Durante quella chiacchierata era venuto il suo Grande Amore ad assicurarsi che stesse bene, e poi se ne tornò alla festa. Ma c’era indecisione nel suo comportamento, infatti, il Soccorritore a un certo punto chiese:
- Ma è il tuo ragazzo?
- Chi?
- Quello. Quello che entra ed esce e ogni tanto ci fissa.
- …no… non lo è. Però è davvero un cretino.
Lei fece una faccia un po’ irritata, un po’ triste. Allora lui decise di cambiare argomento e proseguì chiedendole:
- Senti, mi piacerebbe leggere qualcosa di tuo.
- Perché? – era una richiesta insolita quella del ragazzo, in fondo non la conosceva, non sapeva niente di lei.
- Faccio parte della redazione di un giornale locale. Lo stampiamo e lo redigiamo qui, ma è distribuito a livello regionale. Abbiamo un pubblico ristretto, ma molto fedele. Per ora sembra tirare avanti. Ecco, cerchiamo gente nuova, se magari leggo qualcosa di tuo e mi piace, io troverei una giornalista e tu potresti far parte del nostro staff.
- Ehm… l’idea è davvero carina, ma dubito di essere all’altezza. Non sono molto informata su quello che succede nel mondo…
- Non c’è alcun problema, ci occupiamo anche di casi di minore importanza, e comunque all’inizio potrei darti una mano. Ma prima vorrei leggere qualcosa di tuo.
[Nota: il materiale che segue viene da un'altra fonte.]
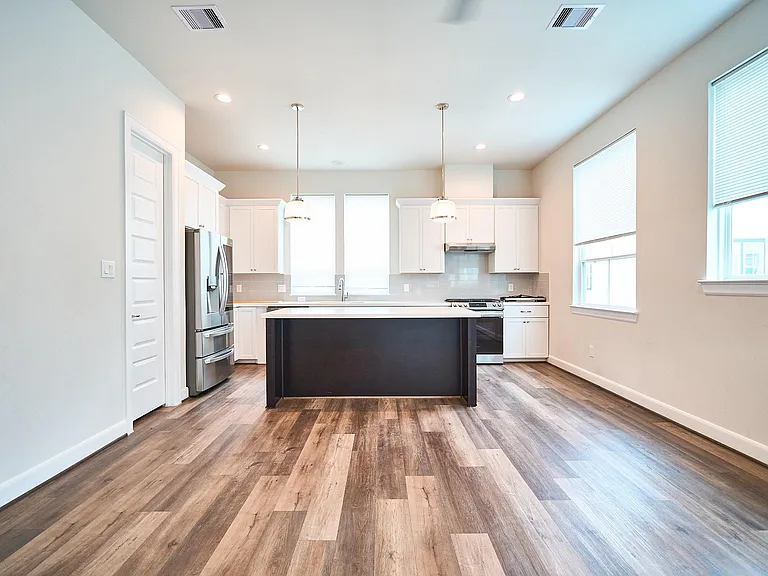 2802 Grand Fountains Dr #C — Photo 9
- No, non posso. Sono cose personali, sarebbe troppo imbarazzante.
- Facciamo così: io ti lascio il mio numero, intanto ci pensi e se decidi bene mi fai un colpo di telefono.
Prese il suo biglietto da visita, lo guardò a lungo. Lo ripose nella borsetta.
 
Il risveglio fu un po’ difficile. La testa pesava troppo e i pensieri si affollavano ancora di più. Ripensava alla serata appena trascorsa. Aveva il rimpianto di non aver potuto scambiare qualche parola di più con l’Altro. Mentre si consolava e si rotolava, come fanno i cani quando sono felici, nella prospettiva di scrivere per una rivista. Le piaceva un sacco l’idea di far parte di uno staff giornalistico, poter scrivere, esprimere le proprie idee e fare in modo che anche molti altri possano leggerle e confrontarsi con il pubblico. Ritrovare i suoi articoli stampati sul giornale e, soprattutto, sarebbe stata una piacevole sorpresa per i suoi familiari. Erano pensieri però fini a se stessi, tutto le appariva come qualcosa che non poteva appartenerle, almeno non in quel momento della sua vita, forse mai. Si sentiva ridicola al solo pensiero di poterci credere.
Sognava soltanto. Le mancava il coraggio di buttarsi.
Pensava a tutto questo mentre svolgeva tutte quelle azioni rituali mattutine: il saluto alla mamma, il bagno, la colazione, la tivù. Poi il turno dello studio. Aprì il libro e di nuovo la cascata dei pensieri la inondò.